Le sénateur socialiste Olivier Jacquin est quant à lui dans une position mitigée. L’élu salue « la victoire de l’environnement », à la suite de la décision du tribunal, mais regrette le « désastre » pour les politiques publiques et les « millions d’euros » dépensés. « Ce n’est absolument pas satisfaisant dans la conduite des politiques publiques ».
Dans cette affaire, la société Atosca n’est plus responsable, mais c’est désormais l’État qui le devient. Au vu de la décision du tribunal administratif, c’est l’État qui a délivré une autorisation environnementale illégale. Le 1er et 2 mars 2023, les préfets de la Haute-Garonne et du Tarn ont attribué des autorisations environnementales pour la réalisation de l’A69. Désormais, la société Atosca pourrait même prétendre au statut de victime au vu des frais avancés.
Du côté des opposants, on pointe l’acharnement pendant des années pour la construction de l’autoroute. « Il va falloir cesser les frais, réparer. Il y a une irresponsabilité à avoir pris, en 2023, la décision de s’acharner à poursuivre le chantier quoi qu’il arrive, quoi qu’il en coûte », regrette l’écologiste Jacques Fernique.
« Je n’étais pas favorable au début du projet, je ne voyais pas l’intérêt public majeur de cette construction », explique Olivier Jacquin, mais en tant que parlementaire, j’aurais souhaité que l’on arrive à une situation plus claire et que l’on ne puisse pas revenir en arrière ».
« Nous sommes en train d’apporter de l’insécurité juridique sur tous les projets de notre pays »
À l’image de la présidente de la région Occitanie, Carole Delga, qui défend le projet d’autoroute et qui a réagi sur X en se questionnant sur « la capacité d’un pays comme la France à réaliser de grandes infrastructures à l’avenir », le sénateur Philippe Folliot met en garde contre un risque d’« insécurité juridique chronique » dans le cas de projets comme celui de l’autoroute. « Nous nous trouvons maintenant avec ce qui pourrait faire une jurisprudence assez catastrophique », s’inquiète le Tarnais.

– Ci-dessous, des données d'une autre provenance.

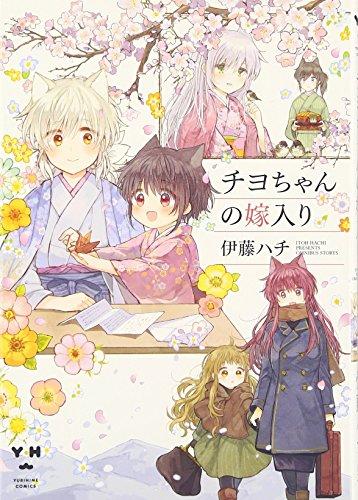 チヨちゃんの嫁入り (百合姫コミックス)の詳細を見る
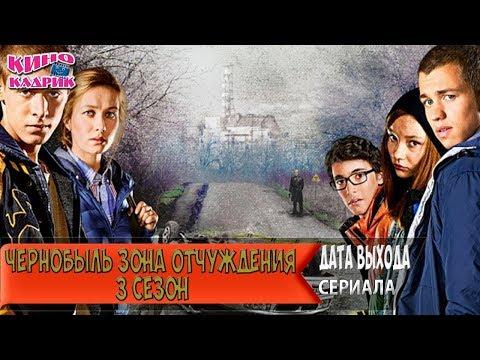 Чернобыль Зона Отчуждения 3 Сезон☆Дата Выхода☆АНОНС☆Фильм☆2018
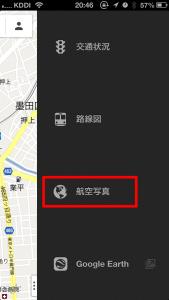 iPhoneのGooglemapで衛星写真を閲覧する方法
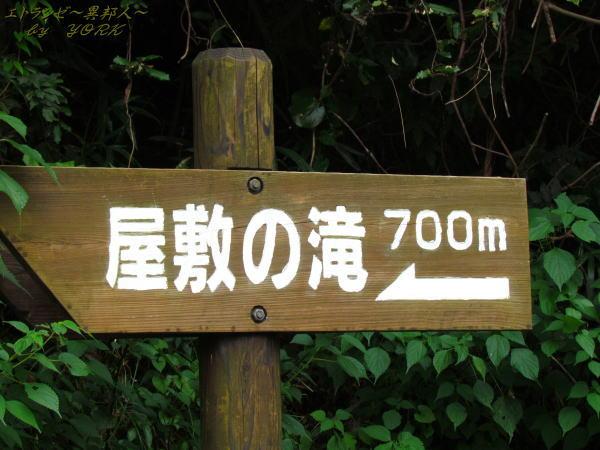 3815屋敷の滝への矢印140915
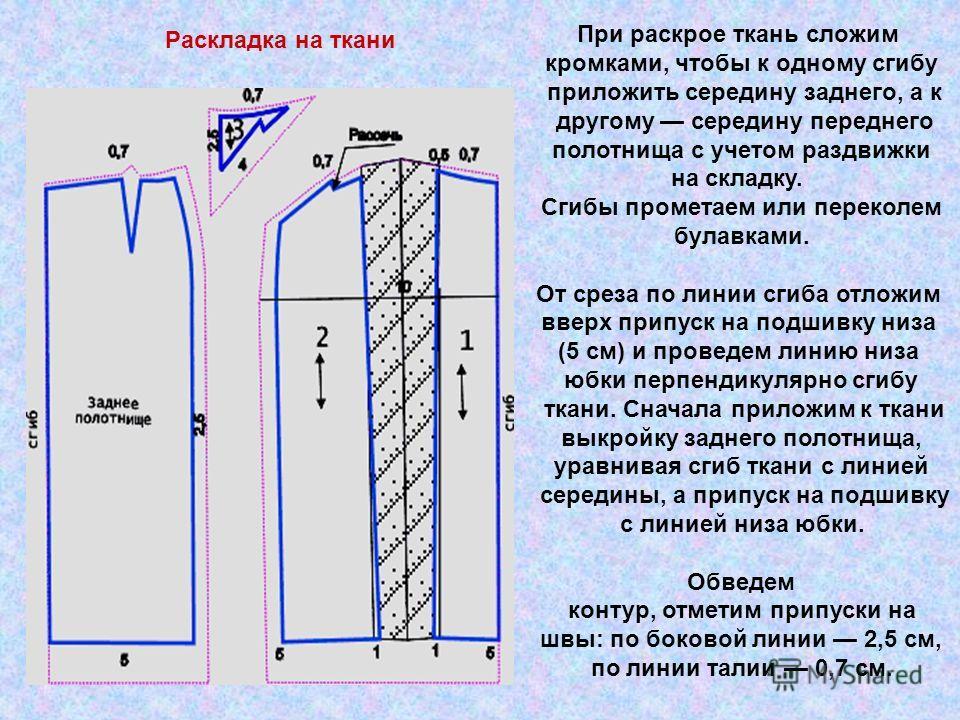 Раскладка на ткани При раскрое ткань сложим кромками, чтобы к одному сгибу приложить середину заднего, а к другому середину переднего полотнища с учетом раздвижки на складку. Сгибы прометаем или переколем булавками. От среза по линии сгиба отложим вв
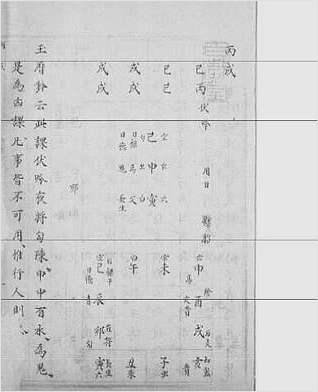 大六壬集应钤卷之23丙戌(古本)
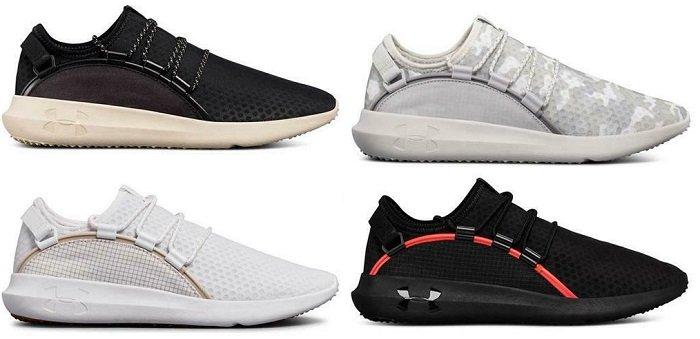 Under Armour RailFit Herren Sneaker für 54,95€ inkl. VSK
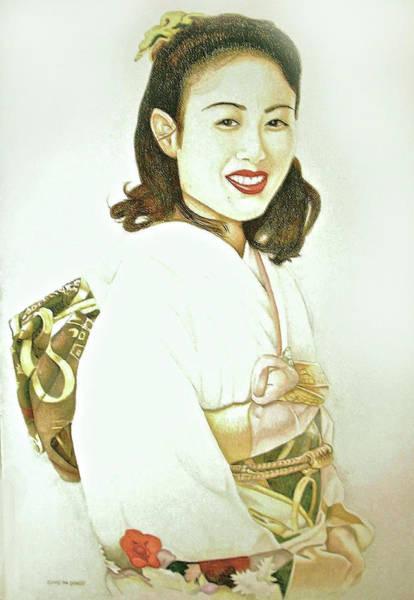 tomomi in Kimono Art Print
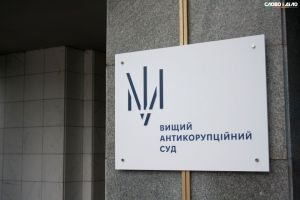 Одещина: Генерала поліції суд відправив у СІЗО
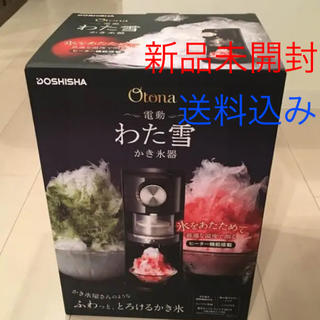 ドウシシャ(ドウシシャ)の新品未使用  ドウシシャ 電動わた雪かき氷器 DOSHISHA KSHH-18(調理道具/製菓道具)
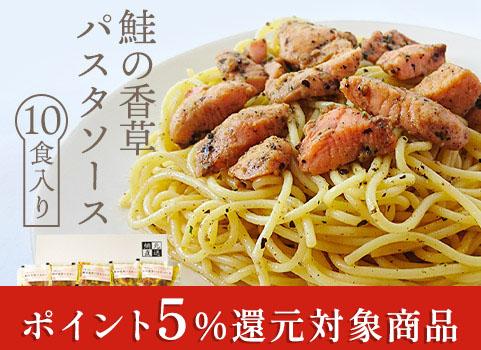 鮭の香草パスタソース 10食入(北海道 日高産)【お中元ギフト】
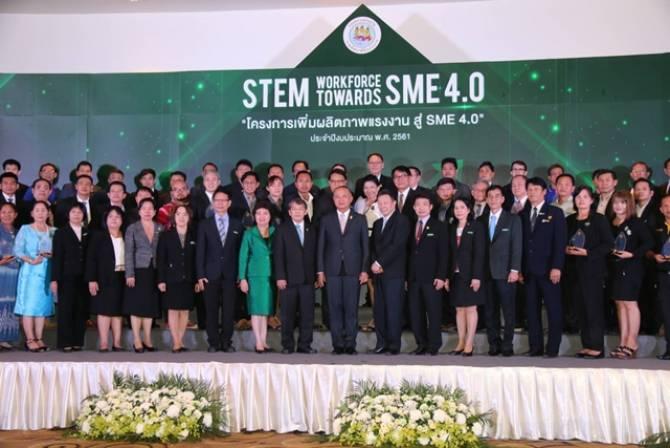 พนักงาน แรงงาน พัฒนาSME สร้างมูลค่าเพิ่มให้สปก.กว่า 300 ล้านบ.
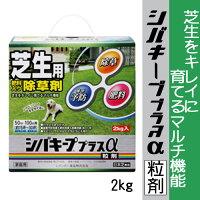 【除草剤】シバキーププラスα粒剤2kg便利な計量カップと手袋付き※5000円以上お買い上げで送料無料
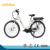 China made best quality city electric bicycle with mid motor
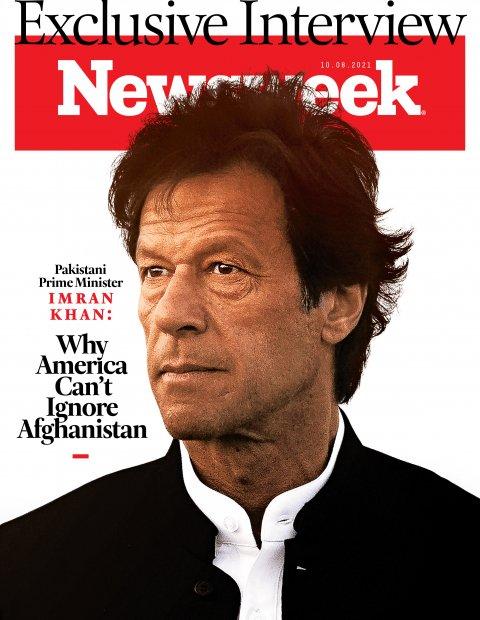 FE Cover Imran Khan COVER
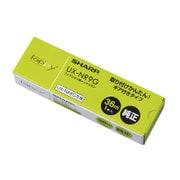UX-NR9G [普通紙FAX用インクリボン ギア付きタイプ 36m 1本入り(UX-NR8G互換)]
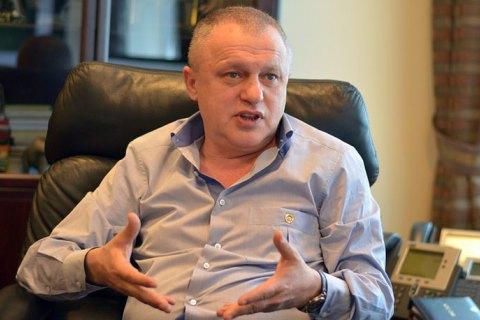 Суркіс назвав першого віцепрезидента УАФ негідником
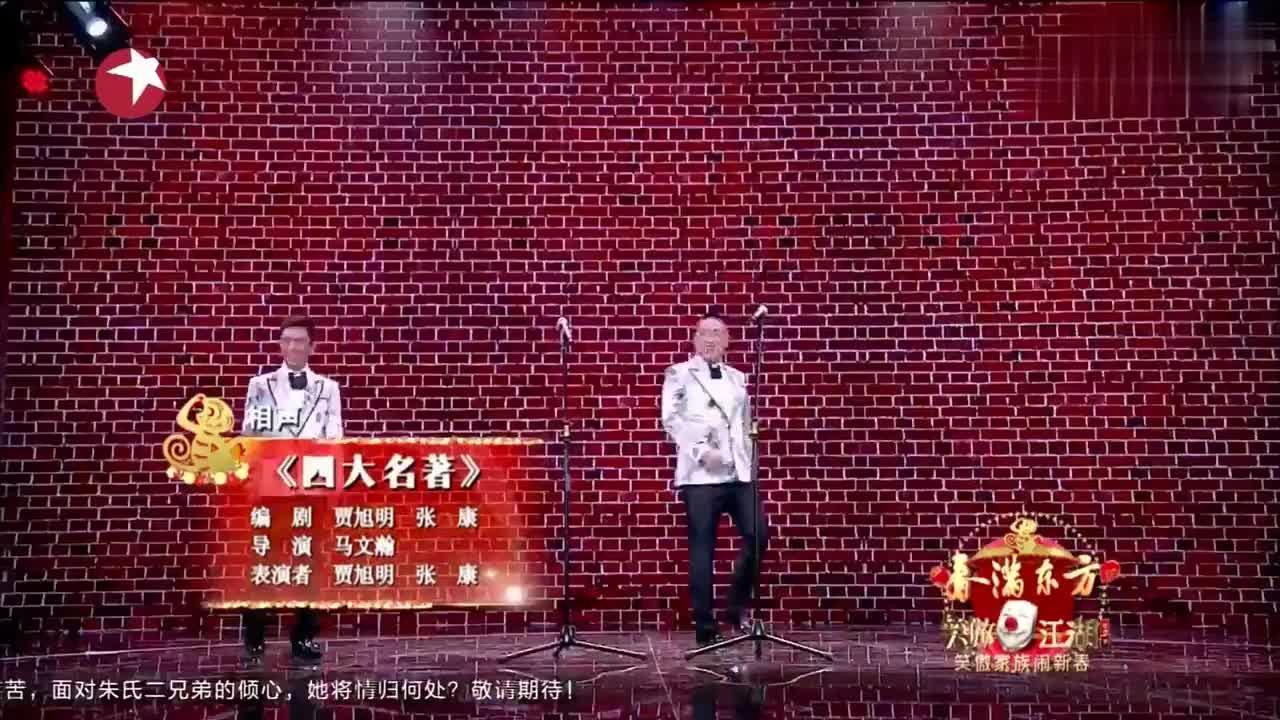 相声:德云社张康贾旭明侃四大名著,道德经和荤菜大全还有合订?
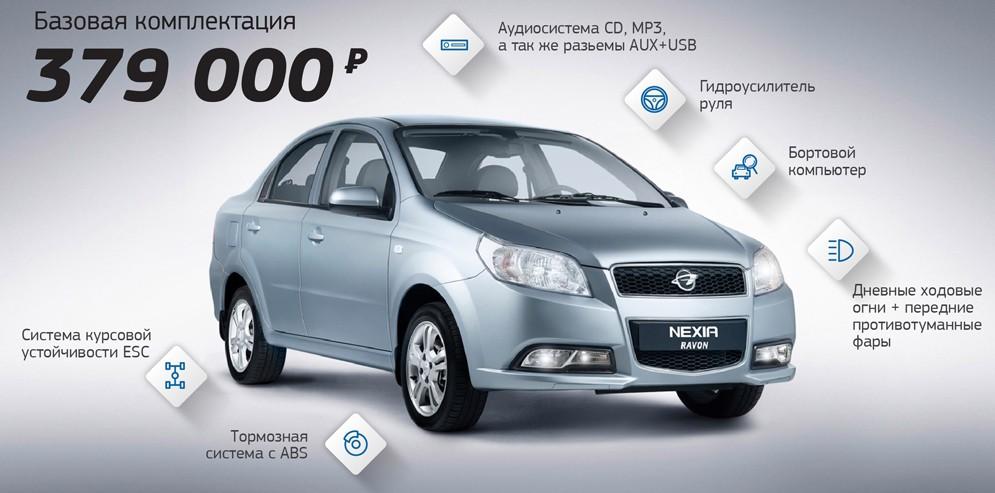 Узбеки скоро запустят массовую сборку новой Nexia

Il a annoncé son intention de déposer une proposition de loi visant à limiter les recours juridiques dans le cas de projets « d’intérêt public ».
Mais pour l’écologiste Jacques Fernique, l’intérêt public réside dans la protection de l’environnement. « C’est une étape très importante pour le droit de l’environnement qui ne pourra pas être balayée comme cela, se félicite le sénateur avant d’évoquer le « grand pas en avant » effectué.